##### Recorded data

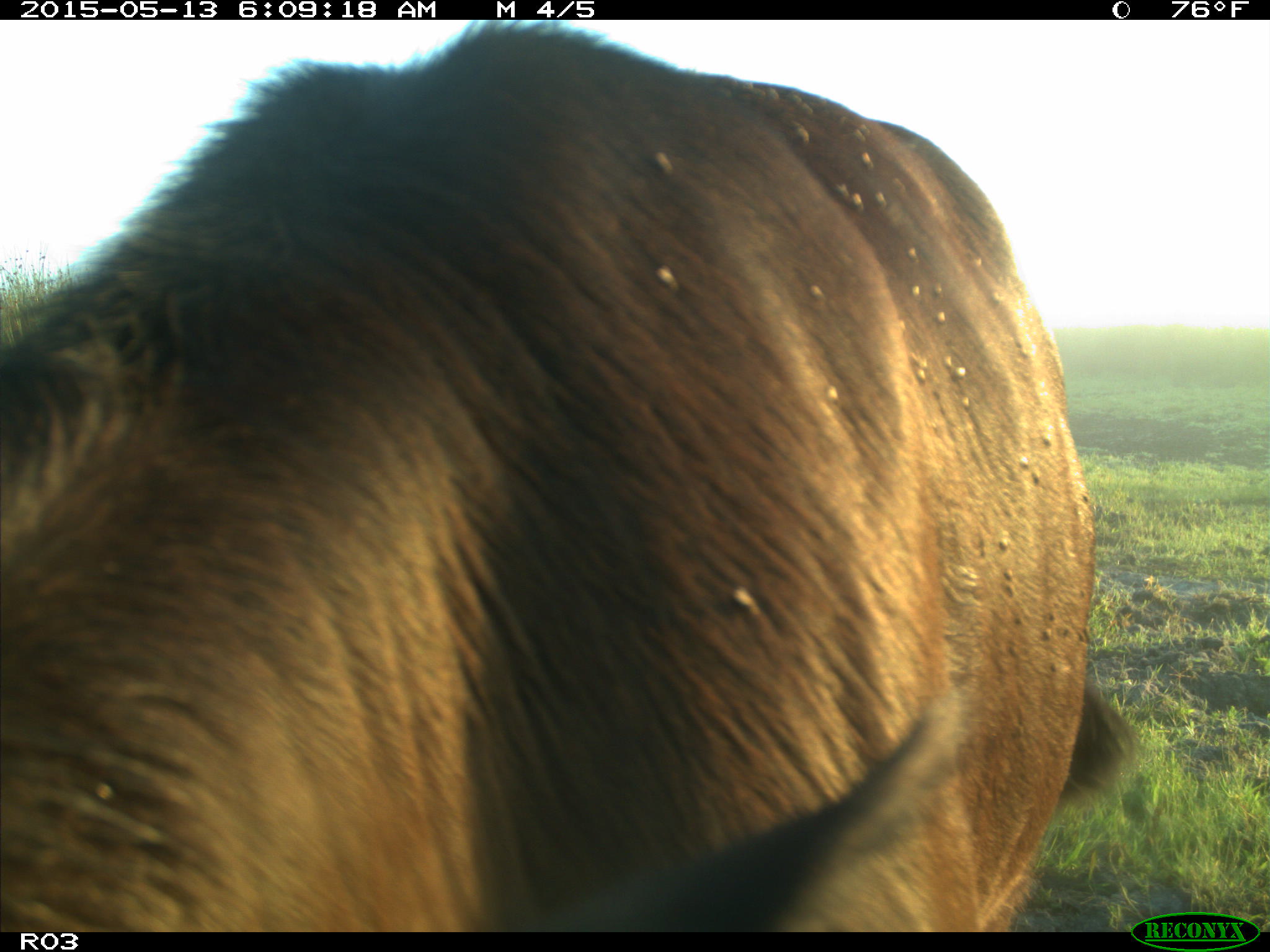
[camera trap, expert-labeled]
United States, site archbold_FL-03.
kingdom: Animalia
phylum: Chordata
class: Mammalia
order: Artiodactyla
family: Bovidae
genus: Bos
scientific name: Bos taurus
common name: domestic cow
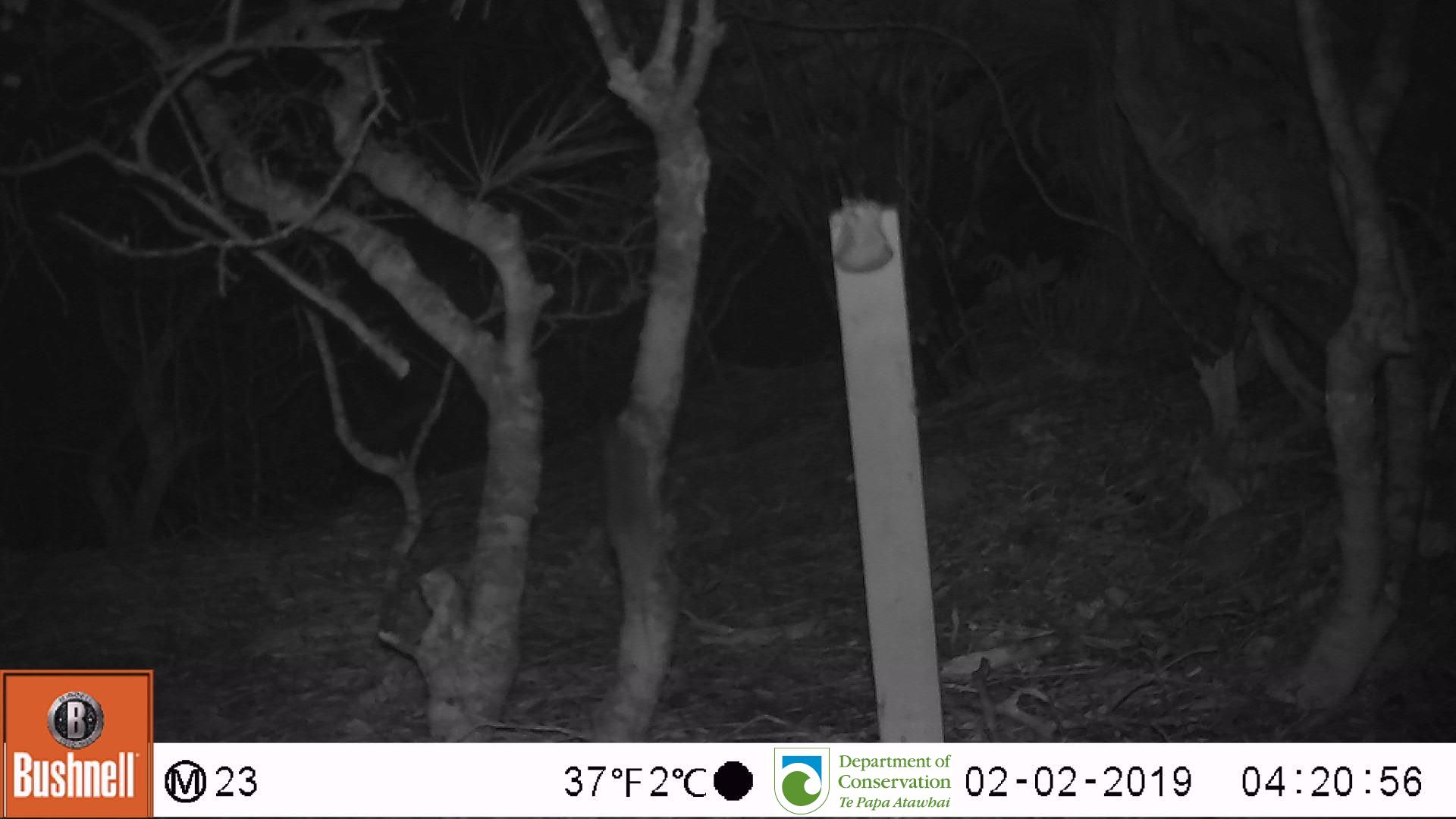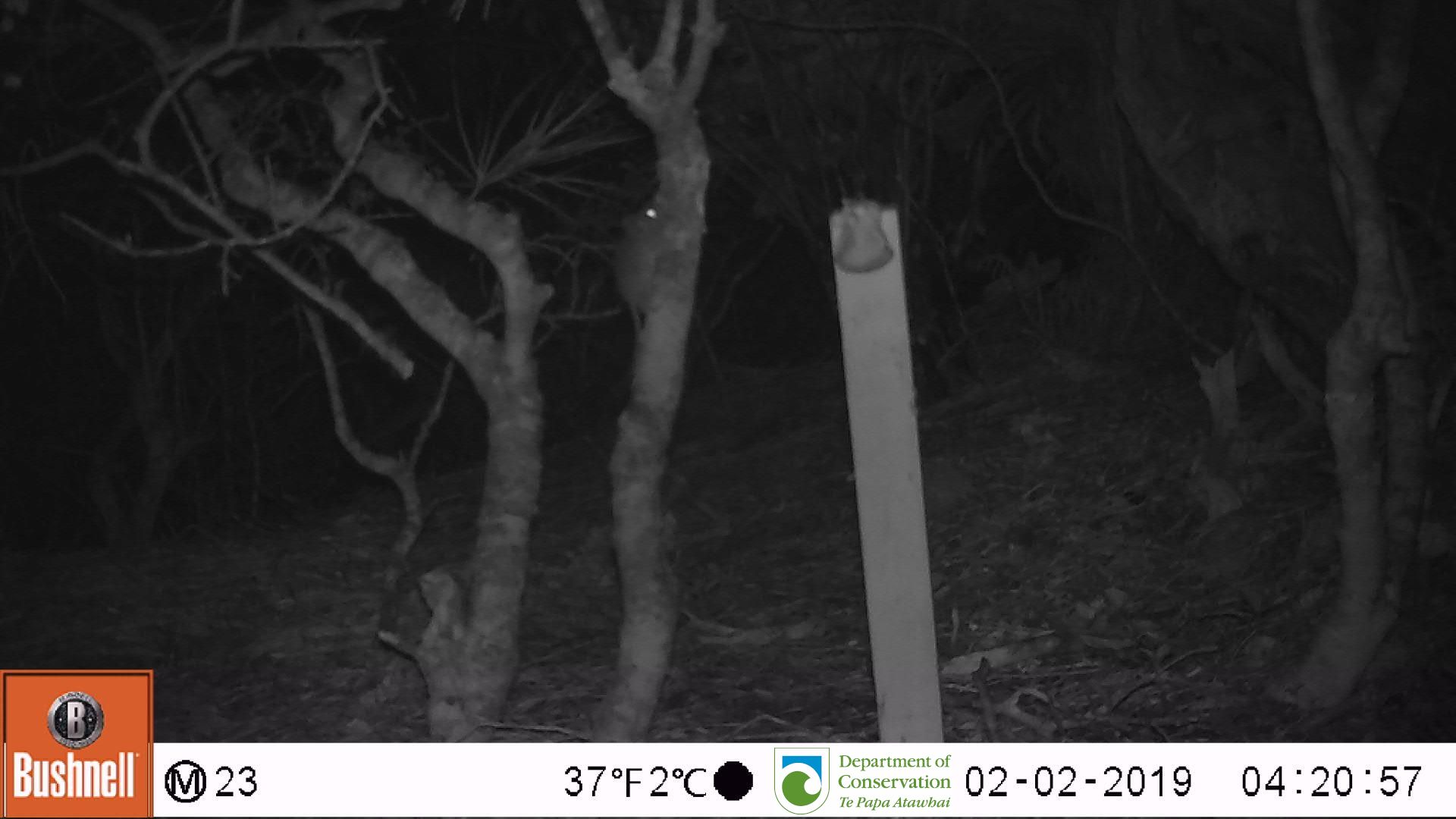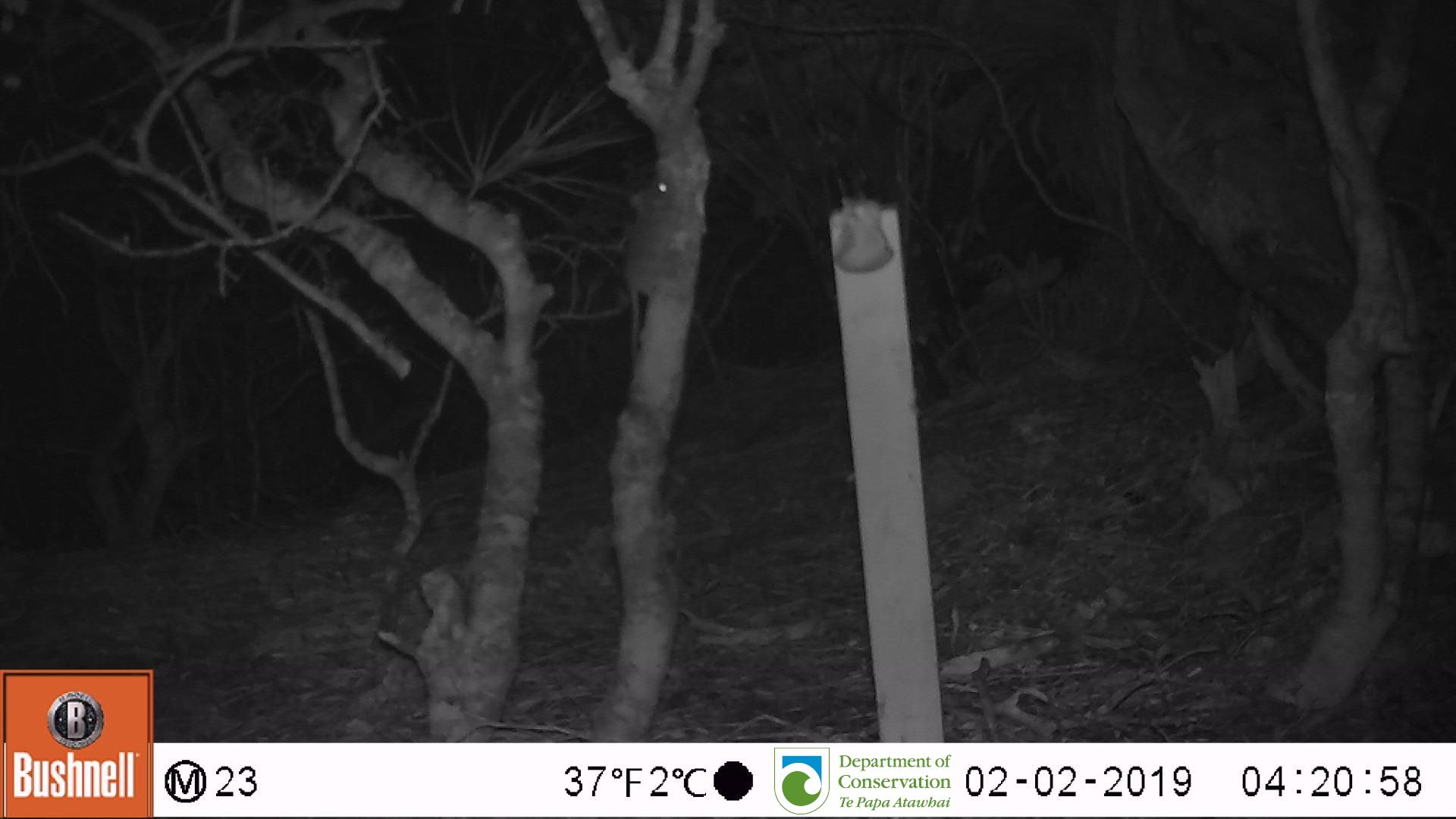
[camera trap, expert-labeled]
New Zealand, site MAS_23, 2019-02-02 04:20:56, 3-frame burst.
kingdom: Animalia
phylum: Chordata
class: Mammalia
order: Rodentia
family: Muridae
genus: Mus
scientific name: Mus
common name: mouse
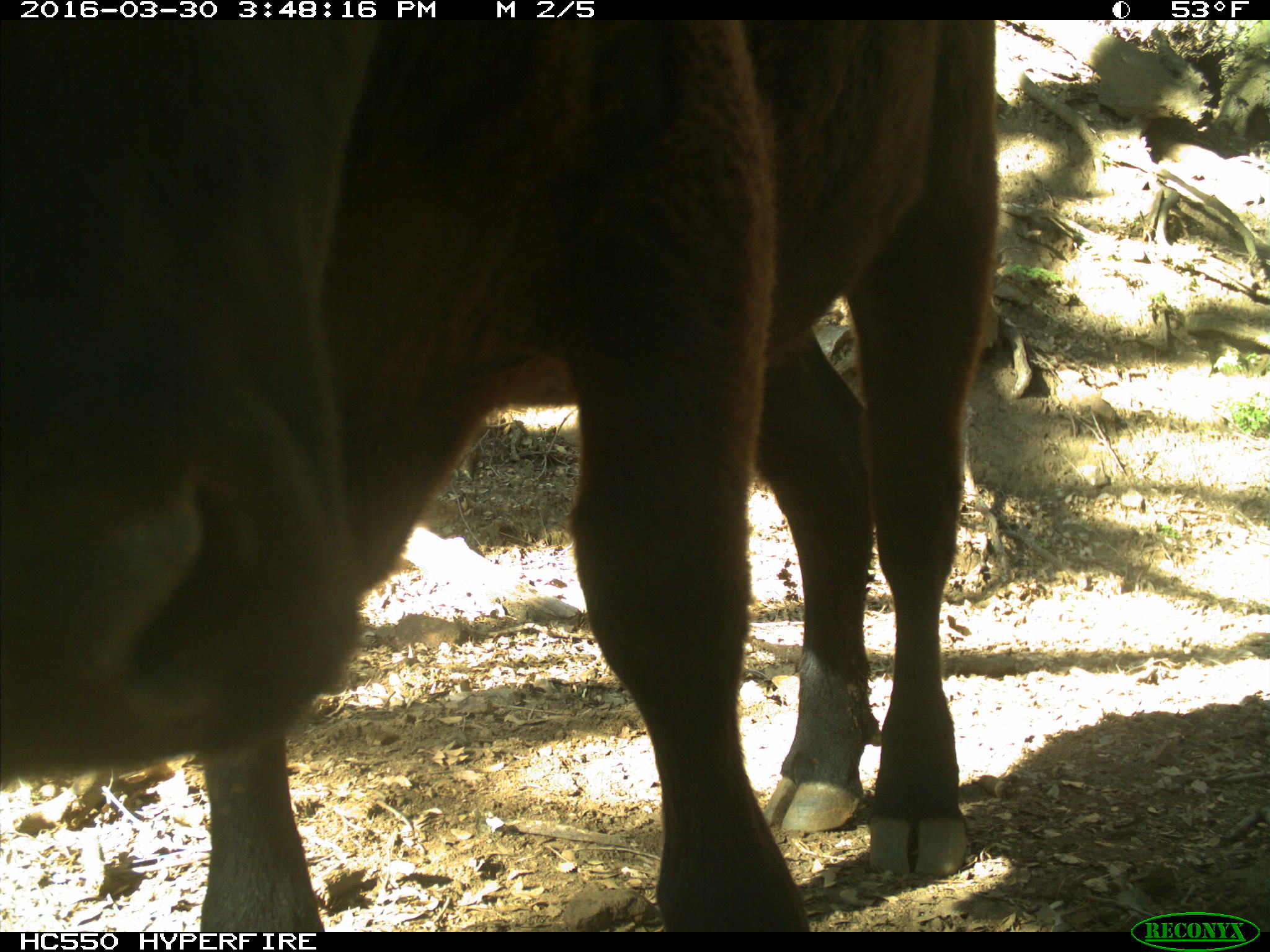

##########

▶ **The problem**
Each line of the data must be restated exactly, and the pictures must be left out.

▶ **Exercise answer**
[camera trap, expert-labeled]
United States, site archbold_FL-03.
kingdom: Animalia
phylum: Chordata
class: Mammalia
order: Artiodactyla
family: Bovidae
genus: Bos
scientific name: Bos taurus
common name: domestic cow
[camera trap, expert-labeled]
New Zealand, site MAS_23, 2019-02-02 04:20:56, 3-frame burst.
kingdom: Animalia
phylum: Chordata
class: Mammalia
order: Rodentia
family: Muridae
genus: Mus
scientific name: Mus
common name: mouse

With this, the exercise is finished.